I194496 inhibits the migration and invasion of TNBC cells. (A–C) The effect of I194496 on the migration and invasion of MDA-MB-231 cells. *P < 0.05 vs Control group. ▲P < 0.05 vs 20 μM I194496 group. #P < 0.05 vs PAG group. (D–F) The effect of I194496 on the migration and invasion of MDA-MB-231 cells. *P < 0.05 vs Control group. ▲P < 0.05 vs 24 μM I194496 group. ΔP < 0.05 vs 28 μM I194496 group. #P < 0.05 vs PAG group. Image magnification, × 200.
I194496 blocks the PI3K/Akt and Ras/Raf/ERK signaling pathways in human TNBC cells
The PI3K/Akt and Ras/Raf/MEK/ERK signaling pathways are commonly dysregulated in breast cancer and activated in TNBC24,25. Endogenous or exogenous H2S can play their roles by regulating one or both of these pathways26,27. In this study, we found that I194496 decreased the levels of PI3K, Akt, and p-Akt proteins in MDA-MB-231 and MDA-MB-468 cells (Fig. 5A–D). Interestingly, we also observed the decreased protein levels of Ras, Raf, and p-ERK in MDA-MB-231 and MDA-MB-468 cells administrated with I194496 (Fig. 5E–H). These data suggest that 194496 may exert anticancer activity by dual targeting of the PI3K/Akt and Ras/Raf/ERK signaling pathway in human TNBC cells.

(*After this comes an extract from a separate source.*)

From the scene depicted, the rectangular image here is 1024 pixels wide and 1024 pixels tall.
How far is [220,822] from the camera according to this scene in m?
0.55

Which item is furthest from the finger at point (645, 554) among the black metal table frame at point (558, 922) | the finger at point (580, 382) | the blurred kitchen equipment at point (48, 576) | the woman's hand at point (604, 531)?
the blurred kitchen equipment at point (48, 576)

I194496 blocks the PI3K/Akt and Ras/Raf/ERK signaling pathways in human TNBC cells. (A, B) The effect of I194496 on PI3K/Akt pathway in MDA-MB-231 cells. *P < 0.05 vs 0 μM I194496 group. ▲P < 0.05 vs 20 μM I194496 group. #P < 0.05 vs 30 μM I194496 group. (C, D) The effect of I194496 on PI3K/Akt pathway in MDA-MB-468 cells. *P < 0.05 vs 0 μM I194496 group. ▲P < 0.05 vs 24 μM I194496 group. ΔP < 0.05 vs 28 μM I194496 group. (E, F) The effect of I194496 Ras/Raf/ERK pathway in MDA-MB-231 cells. *P < 0.05 vs 0 μM I194496 group. ▲P < 0.05 vs 20 μM I194496 group. #P < 0.05 vs 30 μM I194496 group. (G, H) The effect of I194496 on Ras/Raf/ERK pathway in MDA-MB-468 cells. *P < 0.05 vs 0 μM I194496 group. ▲P < 0.05 vs 24 μM I194496 group. ΔP < 0.05 vs 28 μM I194496 group.

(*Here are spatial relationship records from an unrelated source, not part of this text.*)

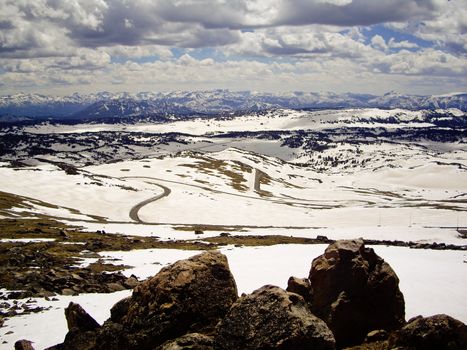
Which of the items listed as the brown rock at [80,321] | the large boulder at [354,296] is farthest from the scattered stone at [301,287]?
the brown rock at [80,321]

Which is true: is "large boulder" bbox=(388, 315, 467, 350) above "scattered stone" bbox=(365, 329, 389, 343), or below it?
above

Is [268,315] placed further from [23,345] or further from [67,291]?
[67,291]

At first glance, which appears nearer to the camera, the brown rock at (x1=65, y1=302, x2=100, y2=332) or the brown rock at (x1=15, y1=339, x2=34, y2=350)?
the brown rock at (x1=15, y1=339, x2=34, y2=350)

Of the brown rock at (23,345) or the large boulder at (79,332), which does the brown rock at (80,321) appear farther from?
the brown rock at (23,345)

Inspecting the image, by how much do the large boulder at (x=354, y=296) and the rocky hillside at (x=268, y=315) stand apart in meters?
0.05

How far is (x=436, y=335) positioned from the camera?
15359 millimetres

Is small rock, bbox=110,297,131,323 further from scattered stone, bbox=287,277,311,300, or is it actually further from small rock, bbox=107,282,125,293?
small rock, bbox=107,282,125,293

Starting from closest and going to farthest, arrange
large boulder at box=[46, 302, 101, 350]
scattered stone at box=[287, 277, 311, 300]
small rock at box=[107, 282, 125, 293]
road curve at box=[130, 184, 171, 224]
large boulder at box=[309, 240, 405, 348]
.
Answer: large boulder at box=[46, 302, 101, 350], large boulder at box=[309, 240, 405, 348], scattered stone at box=[287, 277, 311, 300], small rock at box=[107, 282, 125, 293], road curve at box=[130, 184, 171, 224]

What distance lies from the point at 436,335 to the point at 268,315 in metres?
6.73

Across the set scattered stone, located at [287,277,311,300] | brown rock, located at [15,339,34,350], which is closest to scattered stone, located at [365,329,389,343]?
scattered stone, located at [287,277,311,300]

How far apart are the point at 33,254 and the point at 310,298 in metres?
34.2

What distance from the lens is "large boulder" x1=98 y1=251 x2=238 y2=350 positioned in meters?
16.9

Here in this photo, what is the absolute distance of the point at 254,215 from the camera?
130375 mm

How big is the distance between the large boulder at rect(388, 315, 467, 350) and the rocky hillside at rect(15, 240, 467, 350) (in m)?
0.04
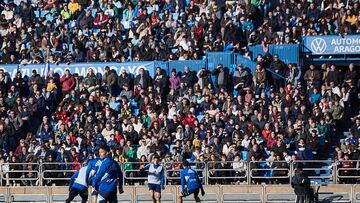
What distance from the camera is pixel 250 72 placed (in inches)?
1469

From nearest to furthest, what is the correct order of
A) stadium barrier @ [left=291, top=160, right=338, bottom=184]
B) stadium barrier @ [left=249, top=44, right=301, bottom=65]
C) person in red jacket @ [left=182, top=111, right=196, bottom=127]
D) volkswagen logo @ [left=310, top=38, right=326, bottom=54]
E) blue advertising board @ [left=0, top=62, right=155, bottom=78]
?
1. stadium barrier @ [left=291, top=160, right=338, bottom=184]
2. person in red jacket @ [left=182, top=111, right=196, bottom=127]
3. stadium barrier @ [left=249, top=44, right=301, bottom=65]
4. volkswagen logo @ [left=310, top=38, right=326, bottom=54]
5. blue advertising board @ [left=0, top=62, right=155, bottom=78]

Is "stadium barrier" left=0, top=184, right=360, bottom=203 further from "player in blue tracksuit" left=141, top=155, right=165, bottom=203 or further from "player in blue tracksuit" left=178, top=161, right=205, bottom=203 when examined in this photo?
"player in blue tracksuit" left=178, top=161, right=205, bottom=203

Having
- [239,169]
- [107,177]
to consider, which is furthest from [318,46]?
[107,177]

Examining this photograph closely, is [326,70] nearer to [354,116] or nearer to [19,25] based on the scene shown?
[354,116]

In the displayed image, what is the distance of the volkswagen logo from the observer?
37219 mm

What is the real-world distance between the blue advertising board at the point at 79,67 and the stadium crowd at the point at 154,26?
0.94 feet

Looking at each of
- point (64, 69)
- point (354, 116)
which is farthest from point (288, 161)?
point (64, 69)

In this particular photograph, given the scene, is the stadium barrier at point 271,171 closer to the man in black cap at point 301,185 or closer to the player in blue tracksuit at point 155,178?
the man in black cap at point 301,185

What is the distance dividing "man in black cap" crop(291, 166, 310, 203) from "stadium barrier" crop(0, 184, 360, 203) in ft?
3.44

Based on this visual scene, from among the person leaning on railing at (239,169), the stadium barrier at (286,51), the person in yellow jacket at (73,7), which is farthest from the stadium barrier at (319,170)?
the person in yellow jacket at (73,7)

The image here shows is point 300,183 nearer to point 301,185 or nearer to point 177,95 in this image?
point 301,185

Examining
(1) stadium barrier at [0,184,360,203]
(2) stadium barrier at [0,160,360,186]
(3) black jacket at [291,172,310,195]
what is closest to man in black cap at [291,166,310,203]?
(3) black jacket at [291,172,310,195]

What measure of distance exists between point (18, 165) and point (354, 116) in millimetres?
10063

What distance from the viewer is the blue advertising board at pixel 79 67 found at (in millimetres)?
38812
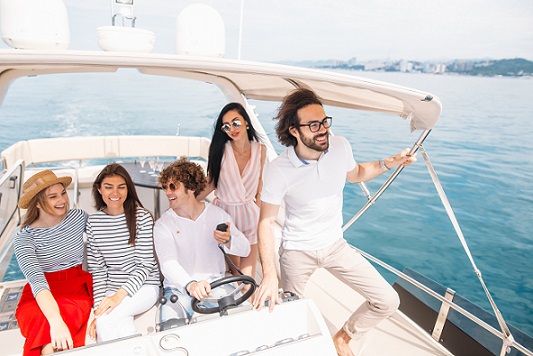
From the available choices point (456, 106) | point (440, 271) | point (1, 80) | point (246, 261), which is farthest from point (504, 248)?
point (456, 106)

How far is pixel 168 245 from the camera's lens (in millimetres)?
1878

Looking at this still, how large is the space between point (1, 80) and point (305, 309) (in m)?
2.01

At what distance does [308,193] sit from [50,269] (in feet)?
4.37

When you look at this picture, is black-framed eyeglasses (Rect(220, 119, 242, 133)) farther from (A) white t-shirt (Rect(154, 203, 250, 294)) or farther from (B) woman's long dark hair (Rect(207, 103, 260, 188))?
(A) white t-shirt (Rect(154, 203, 250, 294))

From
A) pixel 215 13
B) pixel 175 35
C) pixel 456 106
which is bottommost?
pixel 456 106

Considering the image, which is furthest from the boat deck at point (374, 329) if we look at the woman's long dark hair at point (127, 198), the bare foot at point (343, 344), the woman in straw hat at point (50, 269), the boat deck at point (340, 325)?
the woman in straw hat at point (50, 269)

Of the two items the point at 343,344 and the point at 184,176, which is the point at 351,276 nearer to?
the point at 343,344

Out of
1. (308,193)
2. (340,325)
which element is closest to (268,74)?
(308,193)

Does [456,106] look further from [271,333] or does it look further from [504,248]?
[271,333]

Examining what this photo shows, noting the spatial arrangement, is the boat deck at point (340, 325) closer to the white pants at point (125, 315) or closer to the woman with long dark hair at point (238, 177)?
the white pants at point (125, 315)

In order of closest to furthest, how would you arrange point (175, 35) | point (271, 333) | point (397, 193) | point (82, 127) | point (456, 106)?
1. point (271, 333)
2. point (175, 35)
3. point (397, 193)
4. point (82, 127)
5. point (456, 106)

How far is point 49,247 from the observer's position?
1.84 m

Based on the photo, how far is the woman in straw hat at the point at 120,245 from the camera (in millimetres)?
1859

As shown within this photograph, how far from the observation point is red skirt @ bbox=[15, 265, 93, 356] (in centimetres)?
154
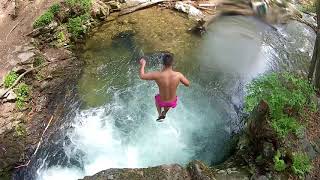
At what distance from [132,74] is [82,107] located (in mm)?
1889

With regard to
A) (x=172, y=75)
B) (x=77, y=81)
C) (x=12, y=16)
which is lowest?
(x=77, y=81)

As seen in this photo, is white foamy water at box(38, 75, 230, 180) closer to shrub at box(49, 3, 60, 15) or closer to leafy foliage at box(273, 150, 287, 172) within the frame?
leafy foliage at box(273, 150, 287, 172)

I194496 inhibits the Anxa2/STAT3 and VEGF/FAK/Paxillin signaling pathways in human TNBC cells
Overexpression of Annexin A2 (Anxa2) is positively correlated with the progression of breast cancer28. Moreover, Anxa2 could activate STATS by directly bingding to STAT3, and consequently involve in the invasion and metastasis in breast cancer cells29. VEGF is highly expressed in breast cancer cells and VEGF/FAK/Paxillin pathway contributes to the metastasis of breast cancer19. Our previous studies have shown that CSE/H2S system can promote process and metastasis of breast cancer via the STAT3 signaling pathway and VEGF signaling pathway18,19. In this study, we found I194496 decreased the protein levels of p-Anxa2, STAT3, and p-STAT3 in the MDA-MB-231 (Fig. 6A,B) and MDA-MB-468 cells (Fig. 6C,D). Meanwhile, the decreased protein levels of VEGF, FAK, and Paxillin were also observed in MDA-MB-231 and MDA-MB-468 cells administrated with I194496 (Fig. 6E–H). These data implied that I194496 may inhibit metastasis by targeting Anxa2/STAT3 and VEGF/FAK/Paxillin signaling pathways in human TNBC cells.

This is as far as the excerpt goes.